═══ Trecho fornecido ═══
JB - É possível que as mulheres tendam a ter prioridades intelectuais diferentes das dos homens. Mas, como não sabemos até que ponto estas são culturais ou biológicas, não devemos presumir que quaisquer diferenças desse tipo sejam fixas. O que é mais importante é que isso seria razão ainda maior para tentarmos levar mais mulheres a cargos seniores na filosofia, já que não existe razão para supor que as prioridades tradicionais sejam superiores. É importante distinguir a ideia de que todas as ideias filosóficas são permeadas pelo gênero, que ambos rejeitamos, da ideia de que os vieses de gênero afetam os modos de pensar e agir de todos os filósofos. Por exemplo, Rae Langton e Jennifer Hornsby argumentaram persuasivamente que normas e estereótipos culturais podem afetar adversamente a capacidade das mulheres de serem ouvidas e levadas a sério. Creio que isto prejudica as mulheres na filosofia tanto quanto as prejudica em praticamente qualquer outra área. Você é contra as cotas e outras formas de intervenção. Isso quer dizer que você pensa que nada pode ou deve ser feito?

MW - Concordo com algo que você disse antes, que os homens são complacentes ao acreditar que suas prioridades intelectuais são melhores. E isso torna mais difícil para as mulheres se fazerem ouvir. Mas sou contra a intervenção positiva, mesmo assim, porque ela sempre implica o risco de que uma mulher indicada graças a um sistema de cotas, por exemplo, seja vista como não sendo necessariamente a melhor candidata e, por essa razão, seja ainda mais contestada e enfraquecida. Penso, em vez disso, que as coisas estão mudando gradualmente na filosofia, mesmo que isso não esteja ocorrendo em outras disciplinas. Graças em parte ao trabalho de algumas mulheres, como Onora O'Neill, e alguns homens, como você, a aplicação de métodos filosóficos a outras disciplinas vem ganhando reconhecimento maior. Por exemplo, a ligação entre filosofia moral e medicina hoje é amplamente reconhecida, e, o que talvez seja ainda mais importante, a interface entre filosofia e psiquiatria vem sendo explorada mais e mais. Essa ampliação do escopo da filosofia vai inevitavelmente atrair mais mulheres para a disciplina, mesmo que isso se dê apenas gradualmente.

JB - As cotas são problemáticas de fato, mas existem outras intervenções de ação afirmativa possíveis, como exigir que departamentos, conferências e periódicos monitorem de perto o número de mulheres que se candidatam ou oferecem artigos para publicação, comparando-o ao número das que são aceitas. O simples fato de se obrigar as pessoas a prestar atenção a disparidades possíveis já é uma maneira poderosa de aumentar a conscientização.
═══
• Requisitos do exercício:
**A)** Transcreva do trecho a passagem entre "JB - As cotas" e "aumentar a conscientização.", inclusive.
**B)** Segundo o trecho, a ligação entre a filosofia moral e qual outra área é hoje amplamente reconhecida?
**C)** Diga se cada afirmação concorda com o trecho, citando as palavras decisivas: (i) MW é favorável à intervenção positiva. (ii) JB considera as cotas problemáticas. (iii) Rae Langton e Jennifer Hornsby defenderam que normas e estereótipos culturais podem prejudicar a capacidade das mulheres de serem ouvidas.
═══ Informações registradas ═══
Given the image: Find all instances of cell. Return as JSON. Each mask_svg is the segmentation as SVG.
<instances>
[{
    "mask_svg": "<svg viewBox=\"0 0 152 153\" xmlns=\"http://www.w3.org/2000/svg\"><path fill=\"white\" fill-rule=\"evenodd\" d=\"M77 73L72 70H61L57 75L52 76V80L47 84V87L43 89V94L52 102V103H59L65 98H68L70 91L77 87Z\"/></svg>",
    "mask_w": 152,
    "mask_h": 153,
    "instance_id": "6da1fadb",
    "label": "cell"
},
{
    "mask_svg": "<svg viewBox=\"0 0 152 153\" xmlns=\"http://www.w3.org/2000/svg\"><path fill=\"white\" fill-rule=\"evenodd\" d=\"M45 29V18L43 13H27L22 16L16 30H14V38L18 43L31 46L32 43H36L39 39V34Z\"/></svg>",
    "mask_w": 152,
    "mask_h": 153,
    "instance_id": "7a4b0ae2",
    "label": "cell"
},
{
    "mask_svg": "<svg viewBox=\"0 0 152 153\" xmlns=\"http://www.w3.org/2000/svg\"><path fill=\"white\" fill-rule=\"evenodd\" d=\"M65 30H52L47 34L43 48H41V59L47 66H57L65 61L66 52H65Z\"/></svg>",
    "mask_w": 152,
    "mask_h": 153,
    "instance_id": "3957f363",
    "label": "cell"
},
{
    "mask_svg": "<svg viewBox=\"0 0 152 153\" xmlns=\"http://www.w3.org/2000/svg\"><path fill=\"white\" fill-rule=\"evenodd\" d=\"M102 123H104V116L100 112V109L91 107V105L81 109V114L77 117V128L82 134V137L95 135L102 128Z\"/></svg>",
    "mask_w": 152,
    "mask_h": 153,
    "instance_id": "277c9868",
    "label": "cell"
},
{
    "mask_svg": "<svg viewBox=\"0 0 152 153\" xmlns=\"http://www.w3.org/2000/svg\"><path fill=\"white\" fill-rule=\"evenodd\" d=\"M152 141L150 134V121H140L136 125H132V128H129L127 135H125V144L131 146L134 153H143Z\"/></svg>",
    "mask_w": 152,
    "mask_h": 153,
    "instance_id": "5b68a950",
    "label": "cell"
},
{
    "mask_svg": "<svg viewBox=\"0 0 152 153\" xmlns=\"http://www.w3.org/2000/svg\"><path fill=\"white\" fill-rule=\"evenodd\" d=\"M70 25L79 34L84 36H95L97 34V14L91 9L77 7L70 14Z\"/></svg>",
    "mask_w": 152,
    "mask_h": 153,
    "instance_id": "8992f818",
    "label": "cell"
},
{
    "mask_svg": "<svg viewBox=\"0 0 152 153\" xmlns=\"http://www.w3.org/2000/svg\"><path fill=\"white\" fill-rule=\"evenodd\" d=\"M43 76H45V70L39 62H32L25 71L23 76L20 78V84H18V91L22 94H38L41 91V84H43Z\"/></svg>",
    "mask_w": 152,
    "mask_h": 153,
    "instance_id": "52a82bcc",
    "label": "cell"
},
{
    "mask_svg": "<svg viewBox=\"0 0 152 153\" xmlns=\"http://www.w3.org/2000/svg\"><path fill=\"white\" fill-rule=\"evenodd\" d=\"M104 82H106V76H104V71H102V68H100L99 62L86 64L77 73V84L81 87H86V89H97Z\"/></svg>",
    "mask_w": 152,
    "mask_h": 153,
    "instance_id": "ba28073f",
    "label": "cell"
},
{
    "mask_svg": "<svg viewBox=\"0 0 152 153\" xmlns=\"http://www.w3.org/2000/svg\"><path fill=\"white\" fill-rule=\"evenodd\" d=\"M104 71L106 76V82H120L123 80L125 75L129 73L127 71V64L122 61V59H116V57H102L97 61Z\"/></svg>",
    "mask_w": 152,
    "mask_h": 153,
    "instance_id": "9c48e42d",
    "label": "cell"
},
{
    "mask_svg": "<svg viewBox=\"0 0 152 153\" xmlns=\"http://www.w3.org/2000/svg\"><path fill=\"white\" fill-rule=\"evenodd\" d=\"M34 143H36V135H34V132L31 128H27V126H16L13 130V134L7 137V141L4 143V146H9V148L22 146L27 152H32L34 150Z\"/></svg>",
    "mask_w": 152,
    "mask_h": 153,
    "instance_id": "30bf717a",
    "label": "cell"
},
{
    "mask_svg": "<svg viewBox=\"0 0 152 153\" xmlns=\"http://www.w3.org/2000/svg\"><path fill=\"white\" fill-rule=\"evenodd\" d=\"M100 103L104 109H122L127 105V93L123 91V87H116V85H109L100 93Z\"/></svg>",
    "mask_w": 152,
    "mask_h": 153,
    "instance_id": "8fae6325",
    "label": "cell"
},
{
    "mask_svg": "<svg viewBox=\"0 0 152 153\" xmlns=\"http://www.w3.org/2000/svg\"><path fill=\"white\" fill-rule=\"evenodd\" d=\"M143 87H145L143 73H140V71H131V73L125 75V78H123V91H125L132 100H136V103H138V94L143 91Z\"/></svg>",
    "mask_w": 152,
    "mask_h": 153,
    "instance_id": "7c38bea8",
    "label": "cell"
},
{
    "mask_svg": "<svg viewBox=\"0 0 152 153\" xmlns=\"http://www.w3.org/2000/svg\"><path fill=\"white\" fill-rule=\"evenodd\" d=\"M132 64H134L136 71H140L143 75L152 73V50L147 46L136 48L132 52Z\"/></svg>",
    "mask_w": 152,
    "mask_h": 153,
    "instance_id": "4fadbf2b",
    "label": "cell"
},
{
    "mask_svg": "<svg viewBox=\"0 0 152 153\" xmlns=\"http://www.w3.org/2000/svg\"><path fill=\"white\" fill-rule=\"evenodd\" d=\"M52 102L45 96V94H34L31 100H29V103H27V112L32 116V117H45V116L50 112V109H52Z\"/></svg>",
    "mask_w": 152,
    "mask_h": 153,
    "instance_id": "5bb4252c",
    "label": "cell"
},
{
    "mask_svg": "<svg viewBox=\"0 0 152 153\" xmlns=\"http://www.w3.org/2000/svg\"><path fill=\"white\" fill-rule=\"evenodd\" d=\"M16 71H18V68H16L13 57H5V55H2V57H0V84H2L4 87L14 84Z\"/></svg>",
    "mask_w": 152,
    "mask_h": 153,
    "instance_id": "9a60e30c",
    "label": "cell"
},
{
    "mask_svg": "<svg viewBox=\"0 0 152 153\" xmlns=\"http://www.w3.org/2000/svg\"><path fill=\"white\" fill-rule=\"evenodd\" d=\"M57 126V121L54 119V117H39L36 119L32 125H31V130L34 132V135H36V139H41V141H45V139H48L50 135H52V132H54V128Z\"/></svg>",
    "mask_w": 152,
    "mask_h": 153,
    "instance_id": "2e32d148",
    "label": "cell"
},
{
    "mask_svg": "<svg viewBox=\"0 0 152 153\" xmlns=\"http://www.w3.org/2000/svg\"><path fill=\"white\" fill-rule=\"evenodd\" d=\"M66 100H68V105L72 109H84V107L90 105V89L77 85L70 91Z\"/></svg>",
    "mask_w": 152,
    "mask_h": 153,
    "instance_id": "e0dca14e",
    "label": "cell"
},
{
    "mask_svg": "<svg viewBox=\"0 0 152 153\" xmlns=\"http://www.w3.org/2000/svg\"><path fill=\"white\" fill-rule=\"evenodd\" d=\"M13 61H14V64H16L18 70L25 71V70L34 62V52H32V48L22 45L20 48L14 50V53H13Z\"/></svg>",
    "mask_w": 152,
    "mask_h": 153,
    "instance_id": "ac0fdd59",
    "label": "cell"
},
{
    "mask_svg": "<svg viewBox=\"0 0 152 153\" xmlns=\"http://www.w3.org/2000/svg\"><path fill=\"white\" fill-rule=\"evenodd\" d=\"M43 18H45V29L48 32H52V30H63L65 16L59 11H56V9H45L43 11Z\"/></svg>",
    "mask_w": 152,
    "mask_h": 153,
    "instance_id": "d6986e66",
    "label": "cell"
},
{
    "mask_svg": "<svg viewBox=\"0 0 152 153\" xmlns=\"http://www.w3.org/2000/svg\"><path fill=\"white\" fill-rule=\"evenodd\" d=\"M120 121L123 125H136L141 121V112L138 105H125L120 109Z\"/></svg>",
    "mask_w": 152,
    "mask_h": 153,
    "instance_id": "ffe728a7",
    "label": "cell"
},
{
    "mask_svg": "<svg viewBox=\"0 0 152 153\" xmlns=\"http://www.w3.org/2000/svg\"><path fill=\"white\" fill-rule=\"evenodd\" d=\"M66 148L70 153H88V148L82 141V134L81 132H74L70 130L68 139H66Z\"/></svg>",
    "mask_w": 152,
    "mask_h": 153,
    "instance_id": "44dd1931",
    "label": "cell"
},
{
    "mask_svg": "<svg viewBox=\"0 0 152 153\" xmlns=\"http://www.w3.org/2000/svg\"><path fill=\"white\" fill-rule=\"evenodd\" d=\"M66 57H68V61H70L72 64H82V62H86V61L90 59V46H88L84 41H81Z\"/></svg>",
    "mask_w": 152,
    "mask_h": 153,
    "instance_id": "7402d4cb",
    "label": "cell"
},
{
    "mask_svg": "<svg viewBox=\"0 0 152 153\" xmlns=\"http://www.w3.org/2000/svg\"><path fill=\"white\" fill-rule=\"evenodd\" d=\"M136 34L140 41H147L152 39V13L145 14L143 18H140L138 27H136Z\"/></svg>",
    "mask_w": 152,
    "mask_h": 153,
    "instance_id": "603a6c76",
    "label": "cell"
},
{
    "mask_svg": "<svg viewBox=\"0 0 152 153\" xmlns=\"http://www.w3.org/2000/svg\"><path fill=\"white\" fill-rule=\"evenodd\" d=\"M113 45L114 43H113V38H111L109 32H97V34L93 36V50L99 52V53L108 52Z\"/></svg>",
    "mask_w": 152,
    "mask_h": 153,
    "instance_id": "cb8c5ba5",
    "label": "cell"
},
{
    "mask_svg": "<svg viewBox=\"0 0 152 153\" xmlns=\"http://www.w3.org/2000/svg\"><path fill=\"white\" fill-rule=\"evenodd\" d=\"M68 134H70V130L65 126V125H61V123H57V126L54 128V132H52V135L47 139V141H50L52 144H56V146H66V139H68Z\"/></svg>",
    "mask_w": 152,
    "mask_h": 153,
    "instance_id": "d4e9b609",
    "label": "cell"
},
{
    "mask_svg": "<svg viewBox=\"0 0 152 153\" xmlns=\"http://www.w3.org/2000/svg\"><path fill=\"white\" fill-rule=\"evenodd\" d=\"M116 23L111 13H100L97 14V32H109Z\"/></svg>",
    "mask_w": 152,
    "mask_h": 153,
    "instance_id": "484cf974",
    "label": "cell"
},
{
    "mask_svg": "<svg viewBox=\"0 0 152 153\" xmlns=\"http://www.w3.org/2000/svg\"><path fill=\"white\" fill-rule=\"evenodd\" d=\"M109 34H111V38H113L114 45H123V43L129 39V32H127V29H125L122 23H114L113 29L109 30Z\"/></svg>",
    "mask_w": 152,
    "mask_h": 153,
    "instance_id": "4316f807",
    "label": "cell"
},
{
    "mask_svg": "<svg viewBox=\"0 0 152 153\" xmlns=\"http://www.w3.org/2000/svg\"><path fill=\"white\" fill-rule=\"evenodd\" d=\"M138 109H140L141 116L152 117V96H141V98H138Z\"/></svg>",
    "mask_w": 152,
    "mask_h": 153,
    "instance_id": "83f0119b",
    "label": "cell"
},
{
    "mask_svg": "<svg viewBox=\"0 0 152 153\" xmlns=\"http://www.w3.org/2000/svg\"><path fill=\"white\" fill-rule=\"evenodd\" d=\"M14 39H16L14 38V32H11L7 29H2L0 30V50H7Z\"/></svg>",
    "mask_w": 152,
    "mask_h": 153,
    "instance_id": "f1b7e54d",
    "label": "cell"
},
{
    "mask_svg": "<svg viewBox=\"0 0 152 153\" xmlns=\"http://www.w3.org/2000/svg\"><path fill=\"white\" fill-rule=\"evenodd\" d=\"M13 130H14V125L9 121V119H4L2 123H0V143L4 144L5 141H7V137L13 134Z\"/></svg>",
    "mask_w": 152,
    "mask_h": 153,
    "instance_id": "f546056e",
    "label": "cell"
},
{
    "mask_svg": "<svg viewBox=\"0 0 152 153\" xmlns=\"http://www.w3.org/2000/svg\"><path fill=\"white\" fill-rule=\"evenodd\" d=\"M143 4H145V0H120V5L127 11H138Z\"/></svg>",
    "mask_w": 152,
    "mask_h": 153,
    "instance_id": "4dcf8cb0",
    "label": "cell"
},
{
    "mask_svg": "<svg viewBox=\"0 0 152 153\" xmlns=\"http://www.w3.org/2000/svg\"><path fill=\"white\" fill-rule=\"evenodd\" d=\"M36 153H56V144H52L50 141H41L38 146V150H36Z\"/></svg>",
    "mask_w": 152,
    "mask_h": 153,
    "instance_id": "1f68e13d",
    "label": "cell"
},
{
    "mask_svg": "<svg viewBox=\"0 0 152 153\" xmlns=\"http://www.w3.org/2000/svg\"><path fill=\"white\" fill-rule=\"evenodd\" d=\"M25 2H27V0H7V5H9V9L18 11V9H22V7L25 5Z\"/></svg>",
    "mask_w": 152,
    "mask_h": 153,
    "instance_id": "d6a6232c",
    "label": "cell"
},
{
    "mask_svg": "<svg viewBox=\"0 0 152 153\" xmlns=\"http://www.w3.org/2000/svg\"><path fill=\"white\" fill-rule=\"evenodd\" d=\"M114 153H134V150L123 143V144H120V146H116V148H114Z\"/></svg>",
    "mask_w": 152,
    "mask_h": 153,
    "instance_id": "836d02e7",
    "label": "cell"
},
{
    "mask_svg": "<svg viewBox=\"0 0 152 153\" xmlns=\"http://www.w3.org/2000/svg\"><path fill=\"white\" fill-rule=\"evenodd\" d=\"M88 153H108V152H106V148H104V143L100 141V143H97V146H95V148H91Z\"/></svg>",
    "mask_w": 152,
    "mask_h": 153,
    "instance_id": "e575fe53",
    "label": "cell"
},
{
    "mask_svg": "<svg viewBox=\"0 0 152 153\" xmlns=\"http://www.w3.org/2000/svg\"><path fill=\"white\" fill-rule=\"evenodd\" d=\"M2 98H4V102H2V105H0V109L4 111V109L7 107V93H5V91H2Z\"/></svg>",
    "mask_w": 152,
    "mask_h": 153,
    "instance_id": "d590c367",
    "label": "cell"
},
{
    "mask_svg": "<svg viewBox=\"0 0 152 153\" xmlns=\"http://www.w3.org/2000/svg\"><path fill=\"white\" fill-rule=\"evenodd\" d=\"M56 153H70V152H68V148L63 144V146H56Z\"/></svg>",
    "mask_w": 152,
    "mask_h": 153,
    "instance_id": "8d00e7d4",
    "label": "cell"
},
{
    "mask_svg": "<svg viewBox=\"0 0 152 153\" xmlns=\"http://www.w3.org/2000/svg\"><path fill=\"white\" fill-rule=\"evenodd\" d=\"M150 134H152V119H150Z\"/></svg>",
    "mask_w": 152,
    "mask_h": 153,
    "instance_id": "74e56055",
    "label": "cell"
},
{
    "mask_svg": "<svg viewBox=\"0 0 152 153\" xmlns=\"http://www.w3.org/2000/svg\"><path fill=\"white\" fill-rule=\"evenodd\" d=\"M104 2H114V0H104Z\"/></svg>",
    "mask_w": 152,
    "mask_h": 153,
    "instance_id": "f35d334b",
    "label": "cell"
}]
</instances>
═══
• Respostas do exercício:
**A)**
JB - As cotas são problemáticas de fato, mas existem outras intervenções de ação afirmativa possíveis, como exigir que departamentos, conferências e periódicos monitorem de perto o número de mulheres que se candidatam ou oferecem artigos para publicação, comparando-o ao número das que são aceitas. O simples fato de se obrigar as pessoas a prestar atenção a disparidades possíveis já é uma maneira poderosa de aumentar a conscientização.

**B)** A medicina.

**C)**
(i) Não: "Mas sou contra a intervenção positiva, mesmo assim".
(ii) Sim: "As cotas são problemáticas de fato".
(iii) Sim: "normas e estereótipos culturais podem afetar adversamente a capacidade das mulheres de serem ouvidas e levadas a sério".